*Information provided*.
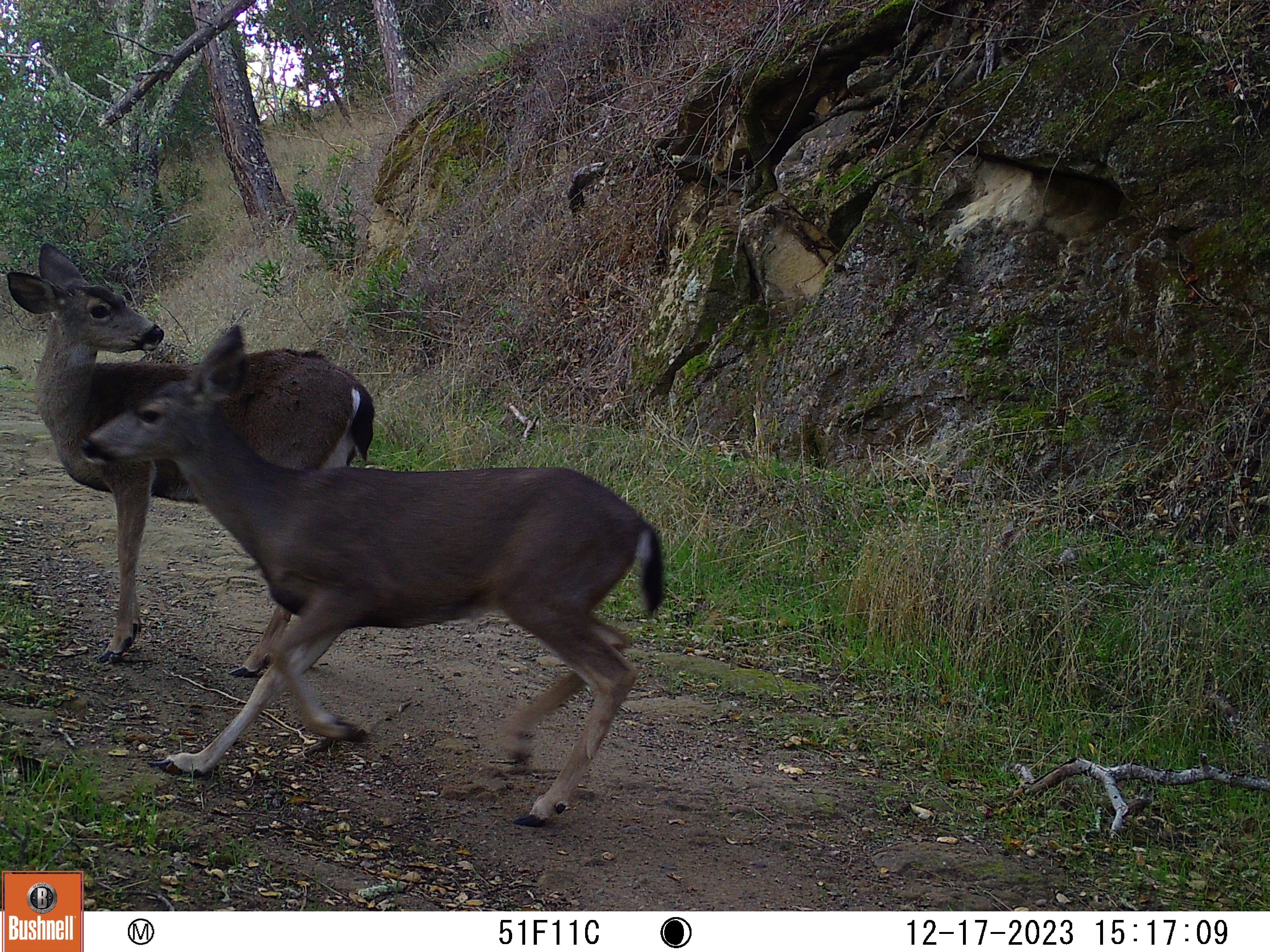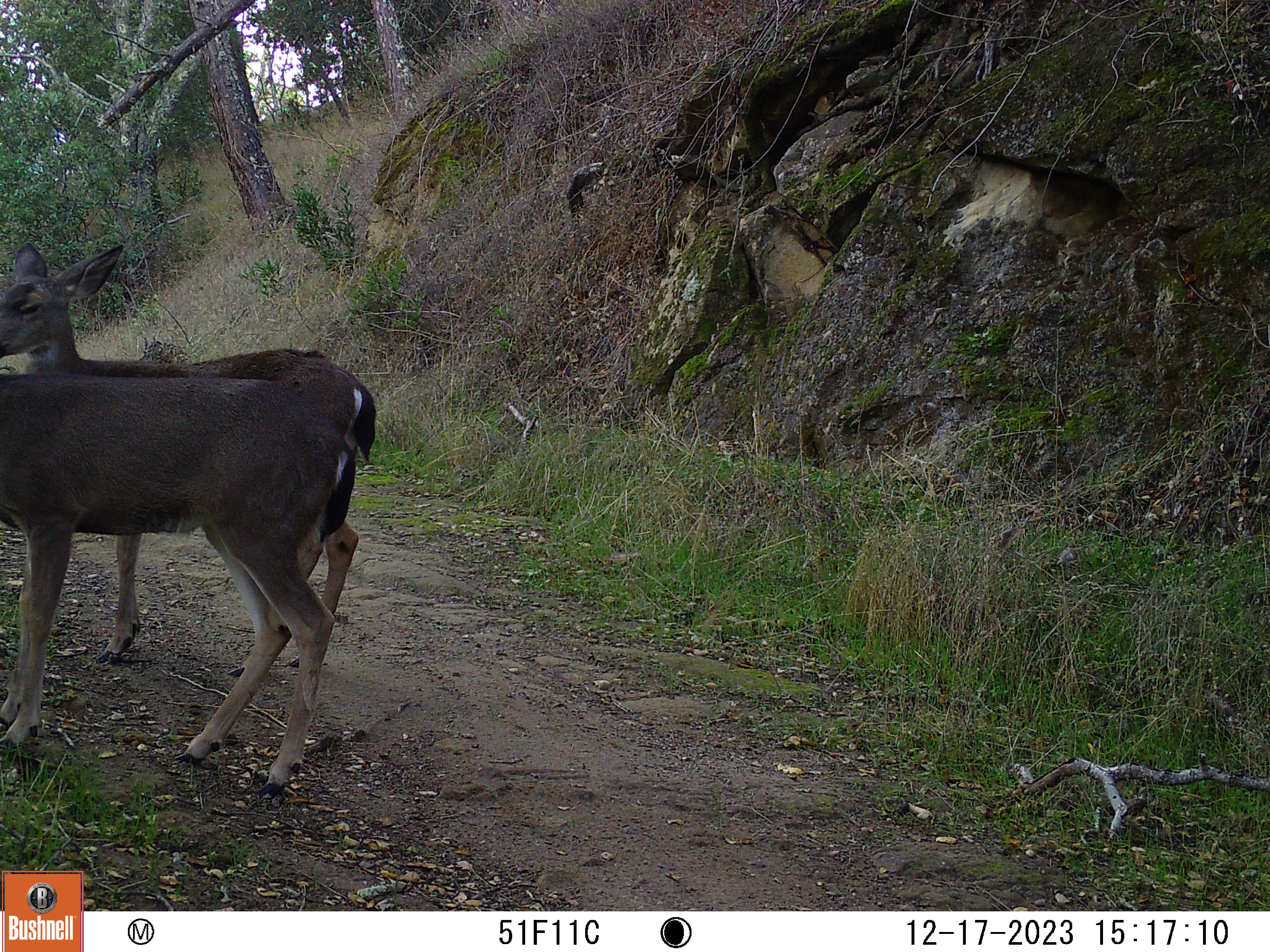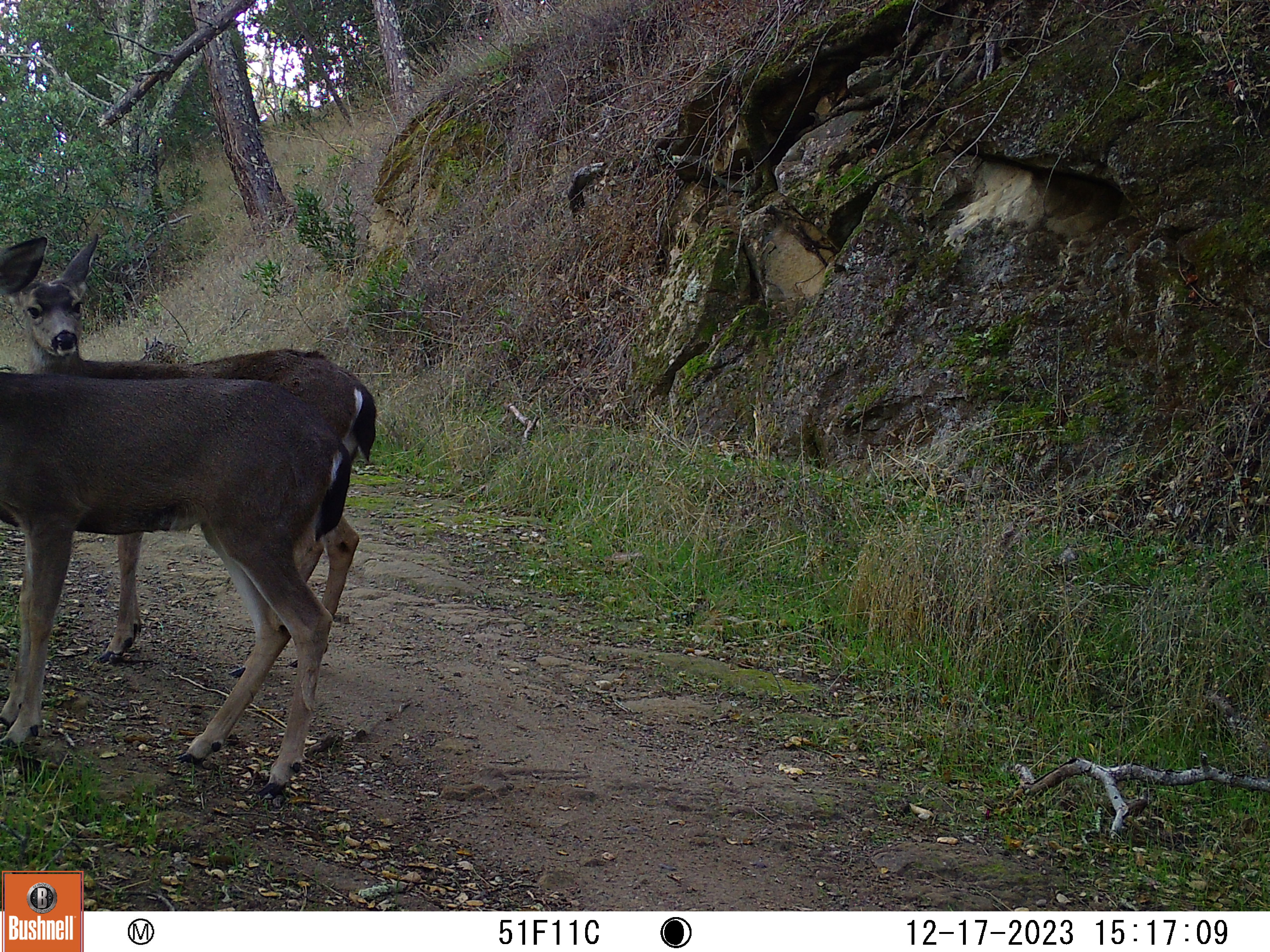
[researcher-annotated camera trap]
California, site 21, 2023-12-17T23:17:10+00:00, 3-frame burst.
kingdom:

*Problem requirements*. Reproduce all of the material exactly, apart from the pictures.

*Task answer*.
[researcher-annotated camera trap]
California, site 21, 2023-12-17T23:17:10+00:00, 3-frame burst.
kingdom:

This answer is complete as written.